- _Aim of the task_:
Omitting the images, transcribe the records below exactly as they stand.
★ ★ ★ ★
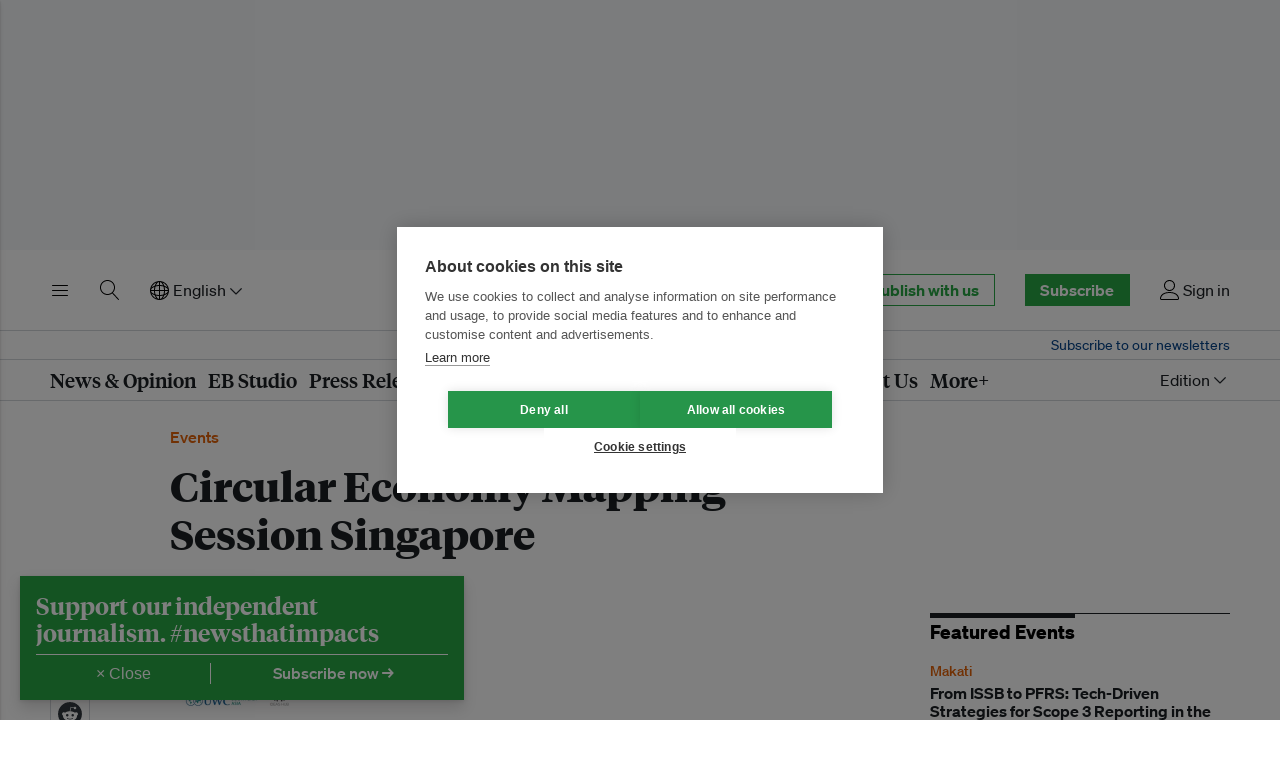

--- FILE ---
content_type: text/html; charset=utf-8
request_url: https://www.google.com/recaptcha/api2/aframe
body_size: 267
content:
<!DOCTYPE HTML><html><head><meta http-equiv="content-type" content="text/html; charset=UTF-8"></head><body><script nonce="r3dM0-3Rke3zDbW8pQwYow">/** Anti-fraud and anti-abuse applications only. See google.com/recaptcha */ try{var clients={'sodar':'https://pagead2.googlesyndication.com/pagead/sodar?'};window.addEventListener("message",function(a){try{if(a.source===window.parent){var b=JSON.parse(a.data);var c=clients[b['id']];if(c){var d=document.createElement('img');d.src=c+b['params']+'&rc='+(localStorage.getItem("rc::a")?sessionStorage.getItem("rc::b"):"");window.document.body.appendChild(d);sessionStorage.setItem("rc::e",parseInt(sessionStorage.getItem("rc::e")||0)+1);localStorage.setItem("rc::h",'1769201618488');}}}catch(b){}});window.parent.postMessage("_grecaptcha_ready", "*");}catch(b){}</script></body></html>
★ ★ ★ ★
- _Written answer_:
--- FILE ---
content_type: text/html; charset=utf-8
request_url: https://www.google.com/recaptcha/api2/aframe
body_size: 267
content:
<!DOCTYPE HTML><html><head><meta http-equiv="content-type" content="text/html; charset=UTF-8"></head><body><script nonce="r3dM0-3Rke3zDbW8pQwYow">/** Anti-fraud and anti-abuse applications only. See google.com/recaptcha */ try{var clients={'sodar':'https://pagead2.googlesyndication.com/pagead/sodar?'};window.addEventListener("message",function(a){try{if(a.source===window.parent){var b=JSON.parse(a.data);var c=clients[b['id']];if(c){var d=document.createElement('img');d.src=c+b['params']+'&rc='+(localStorage.getItem("rc::a")?sessionStorage.getItem("rc::b"):"");window.document.body.appendChild(d);sessionStorage.setItem("rc::e",parseInt(sessionStorage.getItem("rc::e")||0)+1);localStorage.setItem("rc::h",'1769201618488');}}}catch(b){}});window.parent.postMessage("_grecaptcha_ready", "*");}catch(b){}</script></body></html>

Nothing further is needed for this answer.